乗っていた幼稚園のバスが東日本大震災津波にのまれ、犠牲になった宮城県石巻市の佐藤愛梨(あいり)ちゃん(当時6)を主人公にした絵本が出版された。

短かった命。でも絵本は語りかける。「6年分の命を たくさん たくさん たくさん生きた。しっかりと生ききった」 

絵本は「あなたをママと呼びたくて… 天から舞い降りた命」。前橋市の絵本作家空羽(くう)ファティマ(本名・関口恵子)さん(52)が手がけた。

昨年3月、テレビで愛梨ちゃんの母美香さん(40)のことを知り、つらさを分かち合えればと、命や愛をテーマにした自身の絵本11冊を送り、「悲しみを癒やせないと承知していますが、寄り添わせてください」と便箋(びんせん)8枚に思いをつづった。

受け取った美香さんは「ずうずうしいかも」と悩んだ末、半年後に絵本づくりをお願いした。

大きな揺れに襲われたあの日。幼稚園バスはおびえて泣きじゃくる子どもたちを乗せて、高台の園から海の方向へ出発した。「だいじょうぶ。こわくないよっ」。バスの中で、愛梨ちゃんはみんなを励ました。

4日後は卒園式。謝恩会で歌おうと、美香さんと練習していた歌を何回も歌った。だが、バスはその後、波にのまれ、火に包まれた。愛梨ちゃんら園児5人が犠牲になった。

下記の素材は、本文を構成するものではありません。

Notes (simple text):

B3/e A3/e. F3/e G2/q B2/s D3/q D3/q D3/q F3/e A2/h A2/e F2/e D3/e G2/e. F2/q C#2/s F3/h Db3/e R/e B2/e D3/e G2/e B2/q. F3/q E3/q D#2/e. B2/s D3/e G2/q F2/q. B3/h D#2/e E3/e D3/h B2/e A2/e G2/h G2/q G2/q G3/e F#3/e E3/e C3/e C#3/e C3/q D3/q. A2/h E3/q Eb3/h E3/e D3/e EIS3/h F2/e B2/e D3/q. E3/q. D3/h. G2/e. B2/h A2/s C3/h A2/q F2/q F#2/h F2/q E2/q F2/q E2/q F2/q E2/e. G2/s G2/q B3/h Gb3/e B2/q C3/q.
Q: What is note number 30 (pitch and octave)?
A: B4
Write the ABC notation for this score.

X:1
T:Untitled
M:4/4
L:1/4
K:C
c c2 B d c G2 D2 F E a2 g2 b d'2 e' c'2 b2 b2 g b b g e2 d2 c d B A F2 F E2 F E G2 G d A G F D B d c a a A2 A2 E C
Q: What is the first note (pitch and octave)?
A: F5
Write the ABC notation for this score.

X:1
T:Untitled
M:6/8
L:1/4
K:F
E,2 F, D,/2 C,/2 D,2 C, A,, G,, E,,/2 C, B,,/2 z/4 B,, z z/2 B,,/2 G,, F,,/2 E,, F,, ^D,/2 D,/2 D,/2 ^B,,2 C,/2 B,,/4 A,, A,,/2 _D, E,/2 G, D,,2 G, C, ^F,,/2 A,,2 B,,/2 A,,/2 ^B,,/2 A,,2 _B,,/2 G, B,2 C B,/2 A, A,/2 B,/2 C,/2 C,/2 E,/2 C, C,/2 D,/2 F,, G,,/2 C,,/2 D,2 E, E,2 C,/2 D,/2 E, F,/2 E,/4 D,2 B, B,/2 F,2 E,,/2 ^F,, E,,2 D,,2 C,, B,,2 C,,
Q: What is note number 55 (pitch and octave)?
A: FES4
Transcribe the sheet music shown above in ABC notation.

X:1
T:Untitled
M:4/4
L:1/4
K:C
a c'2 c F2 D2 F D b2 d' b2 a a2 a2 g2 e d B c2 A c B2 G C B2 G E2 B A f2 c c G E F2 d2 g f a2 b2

先に降りて助かった園児たちの証言などからわかった事実だ。

絵本では、天国に帰った愛梨ちゃんが天使ににっこりとほほ笑む。「たっくさん ママと呼べて うれしかったよ」。もぐもぐ食べたカレーと肉じゃが、ハンバーグ。お絵かきでは虹とハートをよく描いた。

七五三の着物も、用意していたランドセルも、大好きな水色だった。家族に囲まれた幸せな6年間の日々。愛が死にひきさかれることは決してない――。そう語りかける。

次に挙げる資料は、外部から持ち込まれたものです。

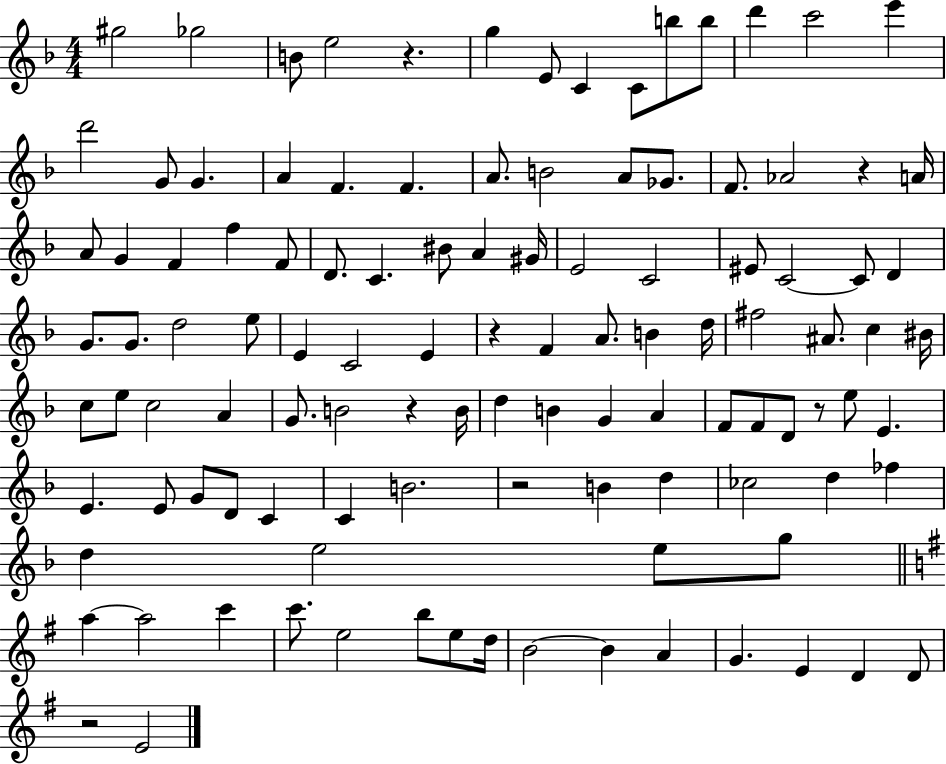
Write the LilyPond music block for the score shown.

{
  \clef treble
  \numericTimeSignature
  \time 4/4
  \key f \major
  gis''2 ges''2 | b'8 e''2 r4. | g''4 e'8 c'4 c'8 b''8 b''8 | d'''4 c'''2 e'''4 | \break d'''2 g'8 g'4. | a'4 f'4. f'4. | a'8. b'2 a'8 ges'8. | f'8. aes'2 r4 a'16 | \break a'8 g'4 f'4 f''4 f'8 | d'8. c'4. bis'8 a'4 gis'16 | e'2 c'2 | eis'8 c'2~~ c'8 d'4 | \break g'8. g'8. d''2 e''8 | e'4 c'2 e'4 | r4 f'4 a'8. b'4 d''16 | fis''2 ais'8. c''4 bis'16 | \break c''8 e''8 c''2 a'4 | g'8. b'2 r4 b'16 | d''4 b'4 g'4 a'4 | f'8 f'8 d'8 r8 e''8 e'4. | \break e'4. e'8 g'8 d'8 c'4 | c'4 b'2. | r2 b'4 d''4 | ces''2 d''4 fes''4 | \break d''4 e''2 e''8 g''8 | \bar "||" \break \key g \major a''4~~ a''2 c'''4 | c'''8. e''2 b''8 e''8 d''16 | b'2~~ b'4 a'4 | g'4. e'4 d'4 d'8 | \break r2 e'2 | \bar "|."
}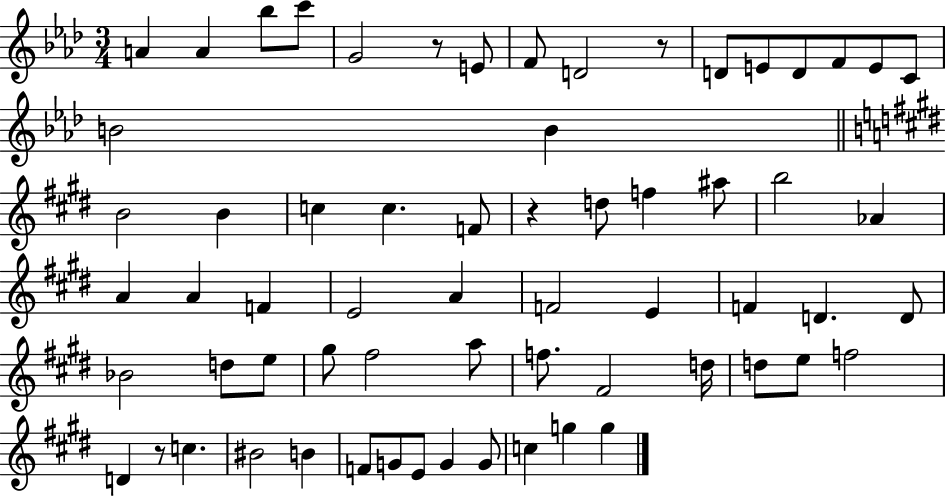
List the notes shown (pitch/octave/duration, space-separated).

A4/q A4/q Bb5/e C6/e G4/h R/e E4/e F4/e D4/h R/e D4/e E4/e D4/e F4/e E4/e C4/e B4/h B4/q B4/h B4/q C5/q C5/q. F4/e R/q D5/e F5/q A#5/e B5/h Ab4/q A4/q A4/q F4/q E4/h A4/q F4/h E4/q F4/q D4/q. D4/e Bb4/h D5/e E5/e G#5/e F#5/h A5/e F5/e. F#4/h D5/s D5/e E5/e F5/h D4/q R/e C5/q. BIS4/h B4/q F4/e G4/e E4/e G4/q G4/e C5/q G5/q G5/q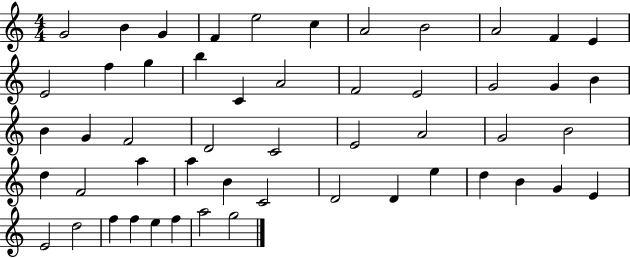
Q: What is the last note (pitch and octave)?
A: G5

全56ページ。表紙の愛梨ちゃんはファティマさんの娘(11)が、中の22枚の絵は前橋市内の子どもたちが手がけた。

裏表紙は、愛梨ちゃんの3歳違いの妹珠莉(じゅり)ちゃん(7)が描いた。森の中で姉と笑いながら手をつないでいる。

美香さんは「同じ悲しみを繰り返させないように、教育関係者に読んでもらいたい。

そして生きたくても生きられなかった娘の話を通じて、命の尊さを伝えたい」。ファティマさんは「温かい思いが詰まった本です。愛梨ちゃんは本の中で生き続けています」と話す。